Posts Tagged ‘Tyrone Jones parole’


U.S. last country to allow parole for juvenile murder-convicts

Jordan — July 05, 2012 @ 8:48 PM — Comments (0)

The potential for life beyond bars should consider the negative socioeconomic and environmental circumstances and the impacts on the childhood of the 2,496 juveniles serving life-without-parole sentences.

Last month the U.S. Supreme Court ruled by the narrowest margin, 5-4, that juveniles convicted of homicide and given life sentences must be allowed the opportunity for parole. In 2010, the Court ruled that life without parole sentences for juveniles convicted of non-homicide offenses was cruel and unusual punishment, and therefore a violation of the 8th amendment of the U.S. Constitution. Prior to this change, the U.S. was the only country in the world to banish their youth to prison with no chance of release except death.

The American Civil Liberties Union says 2,496 people across the country are serving life without parole for juvenile crimes, 1,727 of them in five states:

  • Pennsylvania 475,
  • Michigan 358,
  • Florida 355,
  • California 301 and
  • Louisiana 238.

In Michigan, about two-thirds are African-American and 45 percent were 16 or younger. 41 percent are from the Detroit area.

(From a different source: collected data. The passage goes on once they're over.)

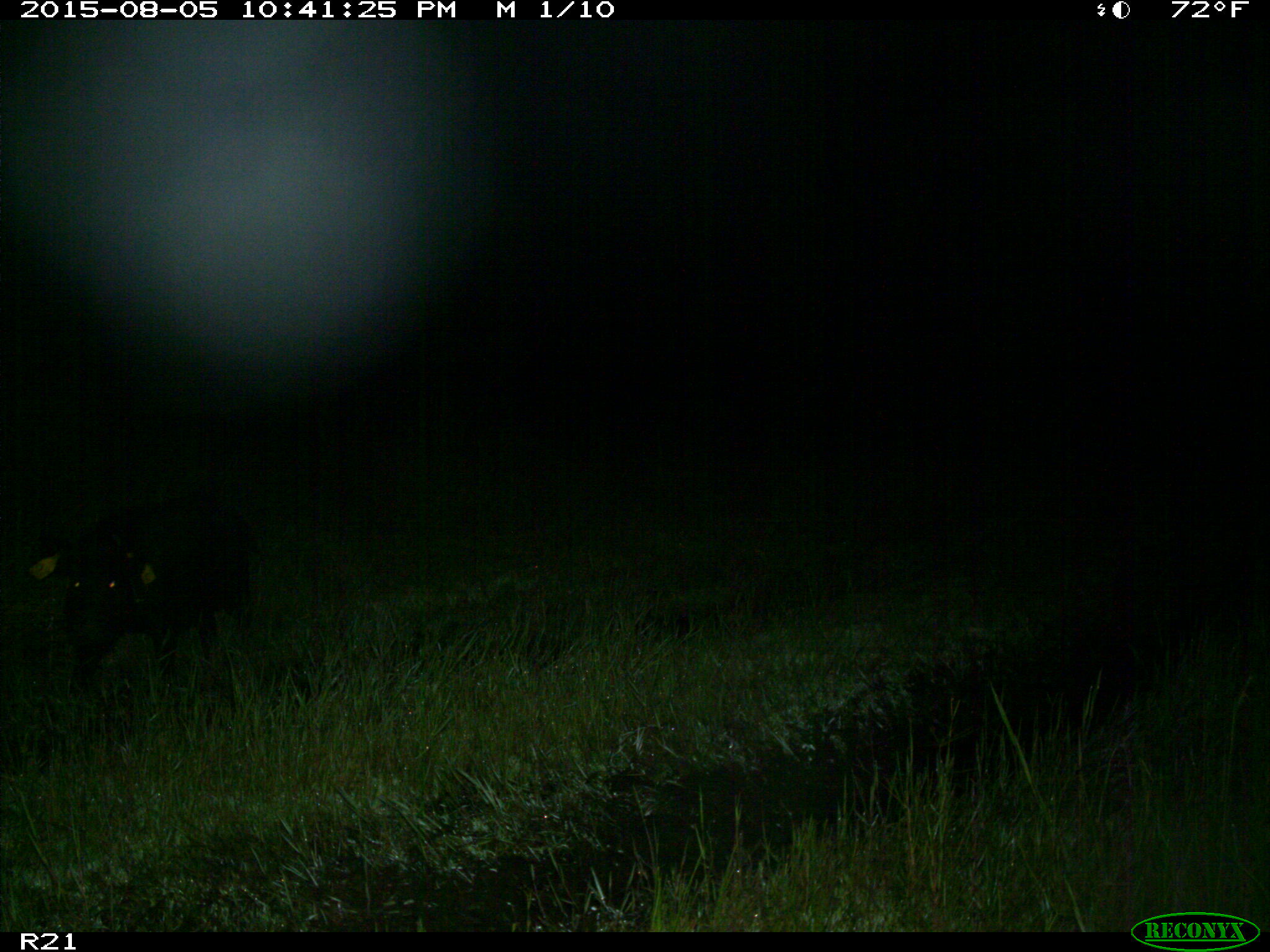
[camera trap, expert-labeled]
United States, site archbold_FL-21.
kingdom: Animalia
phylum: Chordata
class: Mammalia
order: Artiodactyla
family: Suidae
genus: Sus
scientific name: Sus scrofa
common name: wild boar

Read more here.

In Pennsylvania in the 1990s and before, judges could only treat juveniles guilty of murder in two ways: juvenile detention until the age of 21 and then released into the public or go into prison for life without parole. As a judge during a time of high racial tension, would he think it socially acceptable to allow a murderer, juvenile or not, back into the public after a few years in a detention facility? With such a minor discipline for murder, the extreme may have seemed like the safer and surer option.

The Sentencing Project has a report on some additional statistics about the lives of juvenile lifers without parole before they committed their crimes. A third of the 1,000 surveyed lived in public housing; many others reported being homeless. Black juvenile defendants in for killing a white person were twice as likely to be sentenced to life without parole, while white defendants convicted of killing a black person were half as likely to receive the same sentence. Pennsylvania is the worst for its 315/450, African-American to total juvenile lifer ratio.

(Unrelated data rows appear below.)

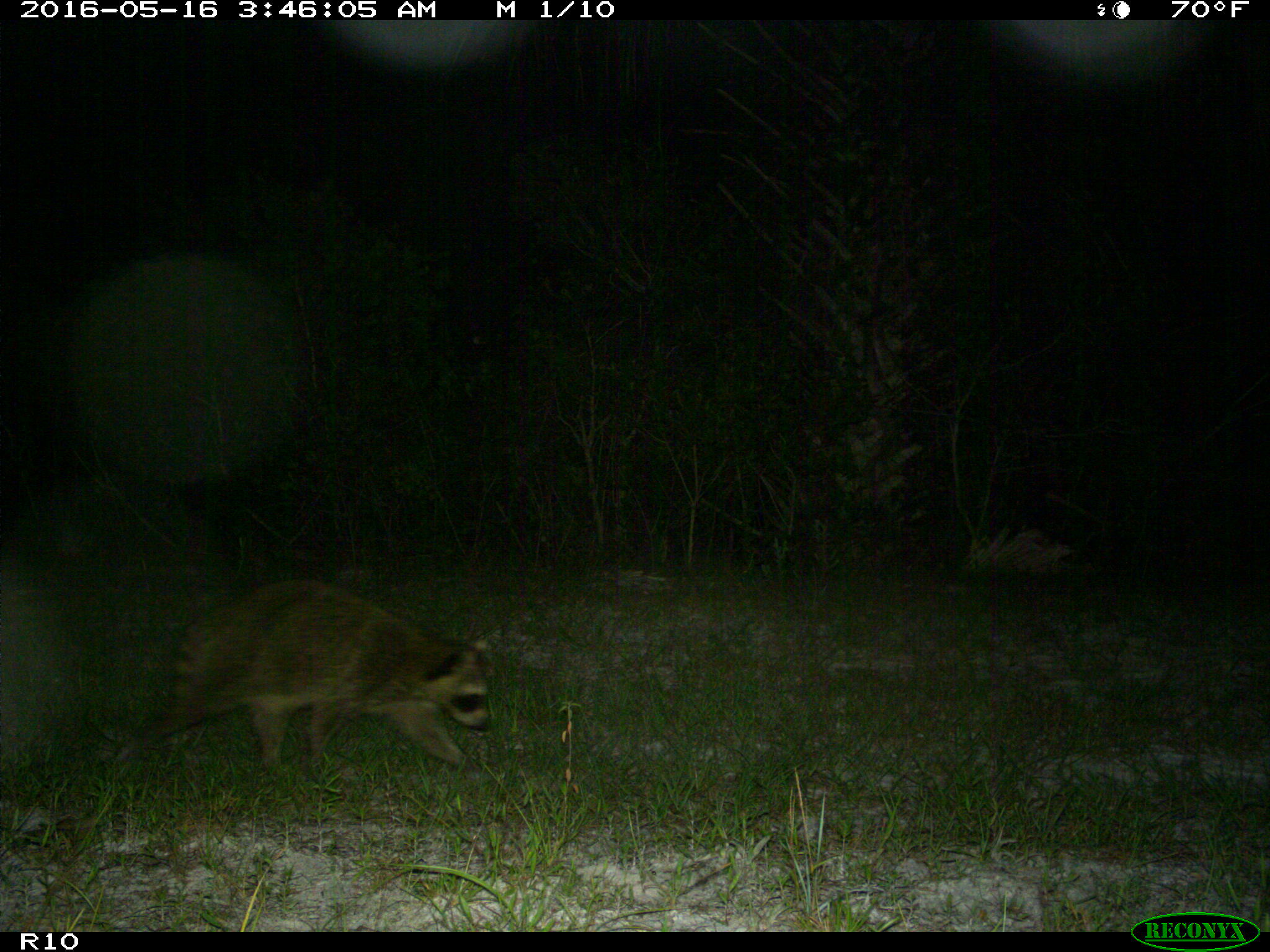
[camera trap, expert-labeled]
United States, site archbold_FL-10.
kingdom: Animalia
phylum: Chordata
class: Mammalia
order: Carnivora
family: Procyonidae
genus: Procyon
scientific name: Procyon lotor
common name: common raccoon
Procyon lotor (common raccoon).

Even more stats show how life presented itself to them. 79 percent of the lifers were exposed to reoccurring domestic violence and 54 percent to weekly neighborhood violence. Such violence entails plenty of physical abuse, possibly killing, and significant social and economic deprivations. Nearly half of all, and almost 80 percent of females, experienced physical abuse.

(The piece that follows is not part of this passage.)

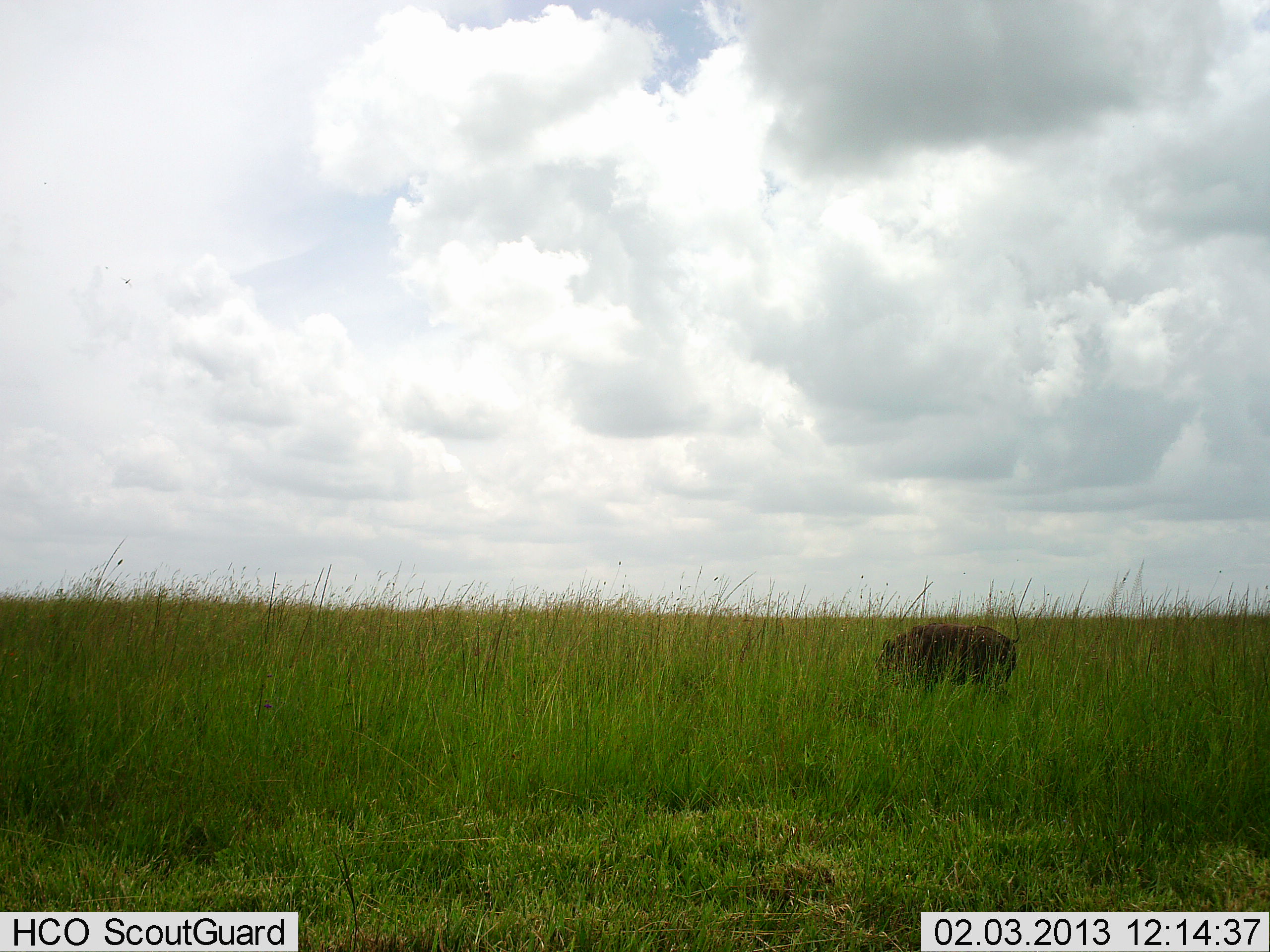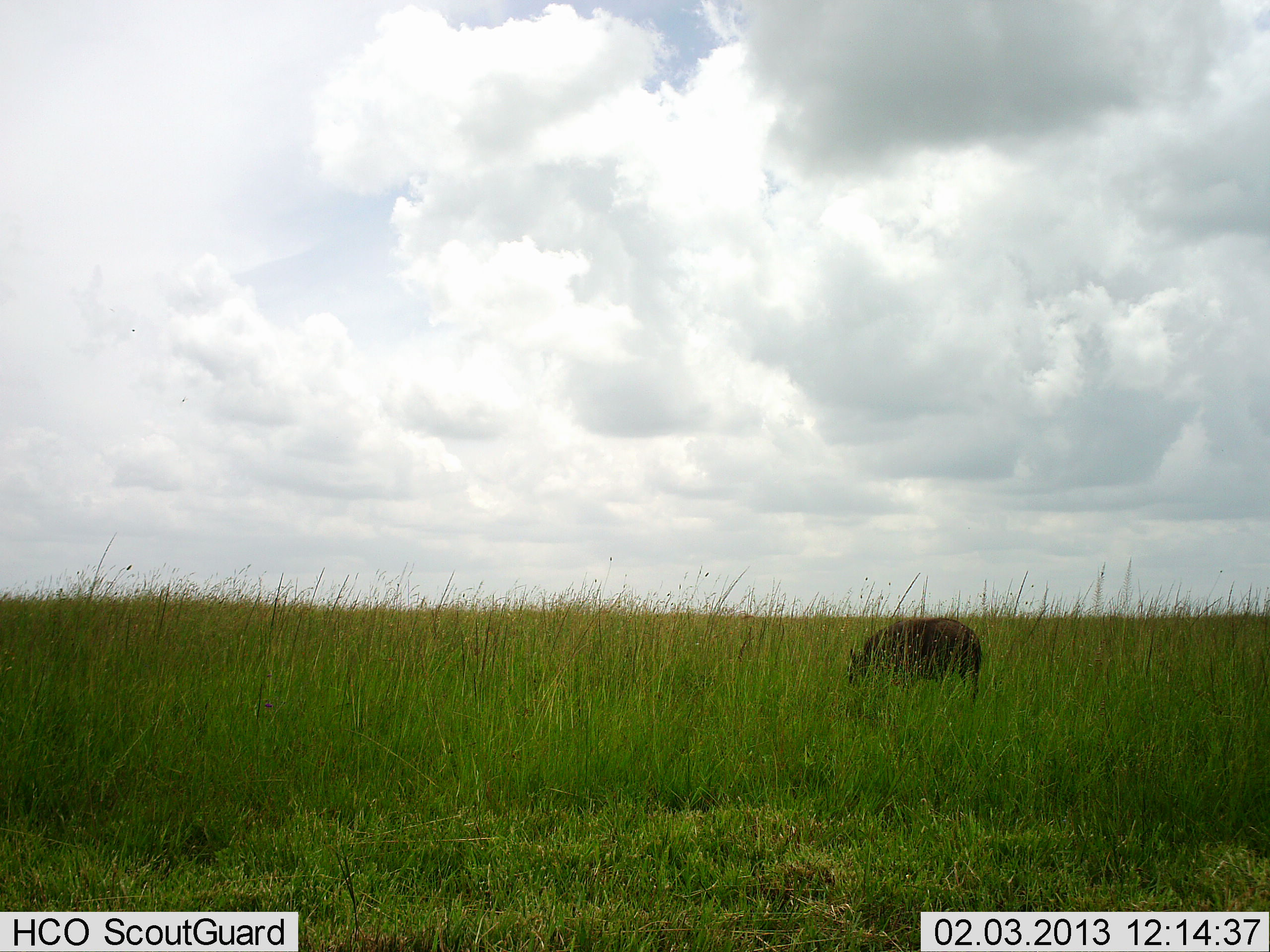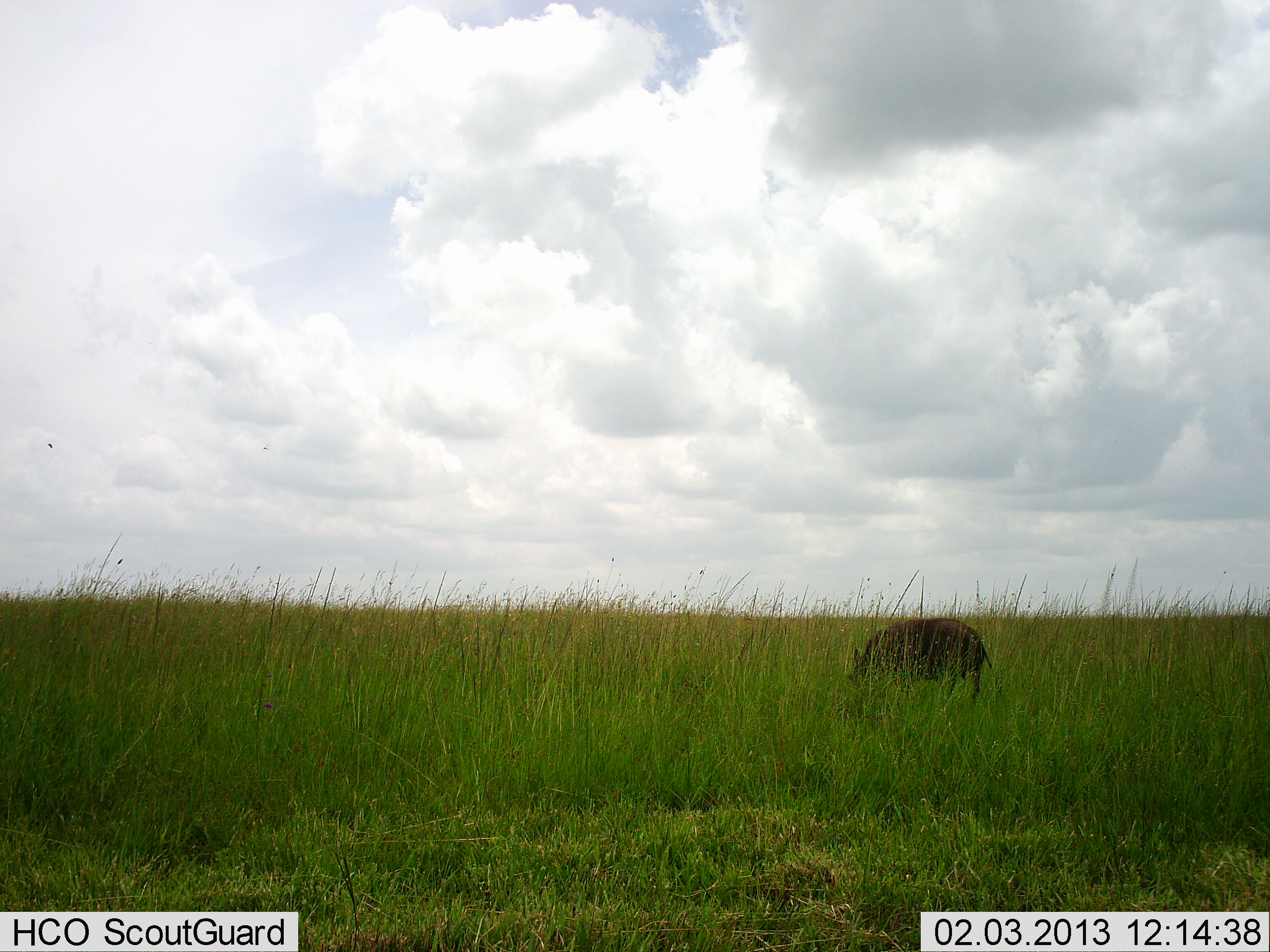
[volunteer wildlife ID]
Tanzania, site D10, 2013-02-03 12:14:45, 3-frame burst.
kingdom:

Female juvenile lifers especially revealed that 77.3 percent had histories of sexual abuse, and 20 percent were victims of sexual abuse.

But these are children. Bryan Stevenson, executive director for the Equal Justice Initiative, suggests that the extreme potential for change from teenage years to adulthood should be considered to give judges more leeway in determining their sentences.

Academic challenges that went unaddressed also seemed common amongst these lifers. The largest figure in the study: 84.4 percent were at one time suspended or expelled from school. During the time of their offenses, just under half were even attending school.

Tyrone Jones is just one of these lifers rightfully petitioning court not for a second chance at life but a chance at life. Although his situation is different in that he has a claim of innocence, thousands will likely soon follow his footsteps.

Jones has served almost 40 years for a first-degree murder that occurred when he was 16. Aside from his application for release, he has Pennsylvania Innocence Project Legal Director Marissa Bluestine on his side. Bluestine contends that Jones should not have been in prison in the first place. First, the gun he was in possession of did not match the bullet that killed the man he was convicted for killing.

Since the law has changed, it is only obligatory for these convicts to apply for parole and be released. Jones is likely the first of this group to apply for release. Bluestine is filing the petition on his behalf.